As empresas reclamadas, que eram as agravantes, entraram com o recurso contra uma decisão anterior. A parte agravada era a trabalhadora.
Como o tribunal decidiu e por quê?
O tribunal decidiu parcialmente a favor da trabalhadora. Não conheceu do agravo das empresas sobre a 'negativa de prestação jurisdicional' por inobservância ao princípio da dialeticidade (Súmula 422, I, do TST), e negou provimento ao agravo sobre a 'multa por embargos de declaração protelatórios', confirmando a decisão anterior que aplicou a multa.
Quais leis ou súmulas foram aplicadas?
Foram aplicadas a Súmula 422, I, do TST, que trata da necessidade de impugnar especificamente os fundamentos da decisão recorrida, e o Art. 896, 'C', da CLT, que se refere à multa por embargos de declaração protelatórios. Também foram mencionadas as Súmulas 184 e 297, II, do TST e o Art. 896-A da CLT na decisão monocrática confirmada.
Qual foi o argumento que mais pesou na decisão?
O argumento principal foi que as empresas não contestaram de forma específica os fundamentos da decisão anterior, o que é exigido pelo princípio da dialeticidade, e que os embargos de declaração anteriores foram considerados protelatórios.

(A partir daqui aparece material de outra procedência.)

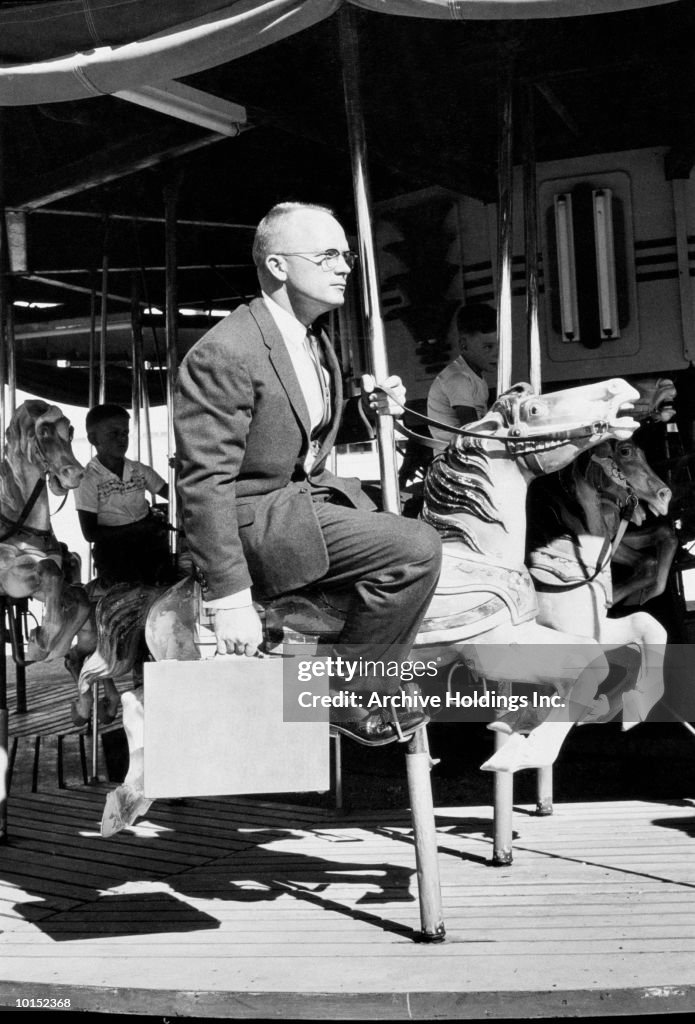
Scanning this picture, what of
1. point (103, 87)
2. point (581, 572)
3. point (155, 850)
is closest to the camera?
point (103, 87)

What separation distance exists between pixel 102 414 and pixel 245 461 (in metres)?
2.52

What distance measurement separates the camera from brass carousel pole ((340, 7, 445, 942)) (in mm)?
3945

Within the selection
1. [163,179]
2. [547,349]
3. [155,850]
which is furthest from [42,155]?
[155,850]

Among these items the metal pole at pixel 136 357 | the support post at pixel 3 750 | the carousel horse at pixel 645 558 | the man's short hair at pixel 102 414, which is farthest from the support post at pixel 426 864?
the metal pole at pixel 136 357

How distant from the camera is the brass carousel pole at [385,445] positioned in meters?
3.95

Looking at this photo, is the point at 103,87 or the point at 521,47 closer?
the point at 103,87

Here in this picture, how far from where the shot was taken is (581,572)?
17.1 feet

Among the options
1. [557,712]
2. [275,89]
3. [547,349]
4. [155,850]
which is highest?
[275,89]

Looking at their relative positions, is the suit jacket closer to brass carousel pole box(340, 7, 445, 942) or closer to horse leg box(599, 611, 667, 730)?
brass carousel pole box(340, 7, 445, 942)

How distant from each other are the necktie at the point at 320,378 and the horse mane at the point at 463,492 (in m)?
0.67

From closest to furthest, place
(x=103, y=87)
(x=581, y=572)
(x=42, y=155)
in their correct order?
(x=103, y=87) → (x=581, y=572) → (x=42, y=155)

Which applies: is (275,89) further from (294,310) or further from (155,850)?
(155,850)

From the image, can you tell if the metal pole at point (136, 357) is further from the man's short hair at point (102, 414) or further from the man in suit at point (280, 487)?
the man in suit at point (280, 487)

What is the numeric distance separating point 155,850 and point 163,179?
12.6 feet
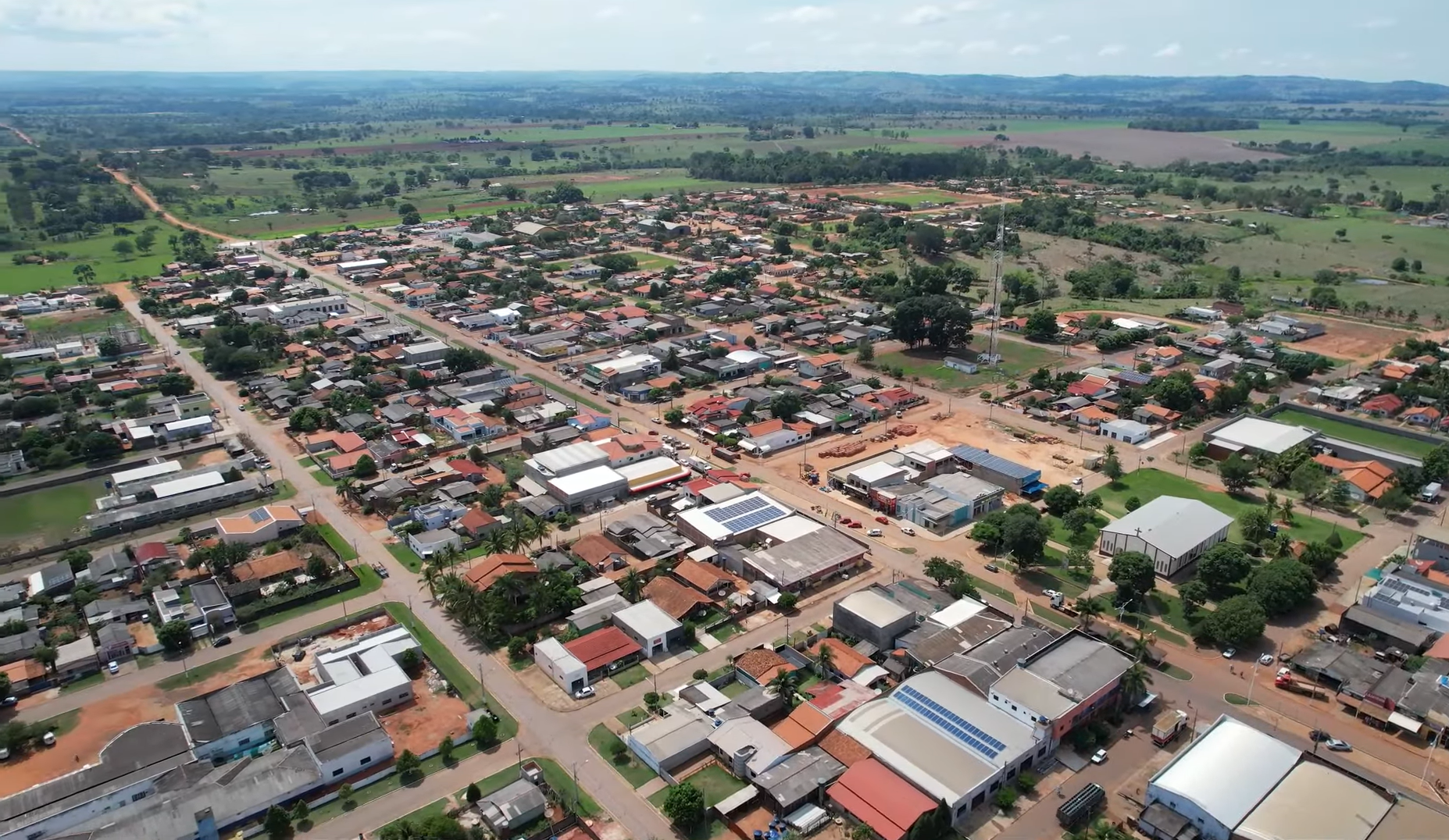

A decisão foi favorável ou contrária a quem pediu?
A decisão foi desfavorável às empresas que recorreram, pois parte do recurso não foi conhecida e a multa aplicada a elas foi mantida.
O que isso significa pra quem está em situação parecida?
Significa que, ao recorrer, é fundamental contestar cada ponto da decisão anterior de forma clara e específica, sob pena de o recurso não ser sequer analisado. Além disso, o uso de recursos apenas para atrasar o processo pode gerar multas.
Quais provas ou documentos foram importantes?
O texto menciona que os reclamados alegaram a existência de 'prova documental juntada com a contestação', mas a decisão do TST focou na forma como os recursos foram apresentados e não no mérito dessas provas.
Ainda é possível recorrer de uma decisão dessas?
Em geral, após uma decisão do TST, as possibilidades de recurso são limitadas e dependem da natureza da decisão e de questões específicas de direito. É crucial analisar cada caso concreto.
Vale a pena procurar um advogado num caso assim?
Sim, sempre vale a pena procurar um advogado especialista para analisar o caso concreto, entender as implicações da decisão e verificar as próximas etapas ou possibilidades de recurso.